Higher premiums for older Americans: The least popular provision of the bunch with two-thirds of Republicans are opposed, 8 of 10 in very red districts also disapprove.
Essential benefits: While a majority of Republicans are in favor of the AHCA allowing insurers to not cover certain benefits, 6 of 10 in very red districts and 8 of 10 Democrats oppose the measure.
Individual mandate: The report saw the highest level of support for the AHCA provision to replace the ACA health care mandate, but that said, support is only 44 percent with 55 percent opposed. Party breakdown shows 53 percent of Independents and 79 percent of Democrats are opposed, while 71 percent of Republicans favor the proposal.
Health care for low-income population: The majority of respondents take issue with the AHCA’s reduced Medicaid spending (55 percent), Medicaid expansion repeal (53 percent), out-of-pocket costs (59 percent), and the repeal of taxes on those with higher incomes (53 percent).

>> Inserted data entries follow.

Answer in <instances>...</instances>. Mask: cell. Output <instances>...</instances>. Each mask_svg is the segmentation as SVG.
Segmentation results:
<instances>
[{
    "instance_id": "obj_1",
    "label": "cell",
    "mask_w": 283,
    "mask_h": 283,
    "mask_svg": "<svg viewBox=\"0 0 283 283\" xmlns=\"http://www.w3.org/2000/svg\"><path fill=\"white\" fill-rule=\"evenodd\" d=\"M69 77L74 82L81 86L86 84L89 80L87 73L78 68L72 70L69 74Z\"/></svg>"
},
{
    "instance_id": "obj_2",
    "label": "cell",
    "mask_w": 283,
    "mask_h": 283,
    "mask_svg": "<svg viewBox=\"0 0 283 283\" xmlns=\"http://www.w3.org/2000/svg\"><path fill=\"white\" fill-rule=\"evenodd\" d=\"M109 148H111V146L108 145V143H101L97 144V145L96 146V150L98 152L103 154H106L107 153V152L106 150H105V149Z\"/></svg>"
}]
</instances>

Employer mandate: Opposition toward the AHCA reversal of requiring employers with more than 50 employees to provide health insurance is 62 percent of Independents and 86 percent of Democrats. Fifty-nine percent of Republicans favor the AHCA’s repeal of this provision.
Planned Parenthood: The majority of respondents (67 percent) disapprove of the AHCA proposal which would not allow Medicaid benefits to be used at Planned Parenthood clinics, with 61 percent in very red districts opposing this. That said, 63 percent of Republicans favor it.
Decision time for insurers
As June 21 comes and goes, so does the window for insurers to determine if they’ll file plans for HealthCare.gov next year.
That may be a hard decision to make, especially since many insurance companies are still wondering if the Trump administration will offer subsidies to curb costs of insuring low-income customers.
Earlier this week, the White House said it would make the payments for June, but after that is anyone’s guess.
The lack of clarity, as reported by Politico, is creating even more of an uneven ground for the already-wobbly insurance landscape. With insurers dropping out of state marketplaces left and right, many Americans will be left without options for insurance coverage.
As Politico points out, another factor in the ongoing uncertainty comes in the individual mandate. With no finalized health care reform bill, no one knows the fate of the provision which required Americans to have health insurance or face penalties.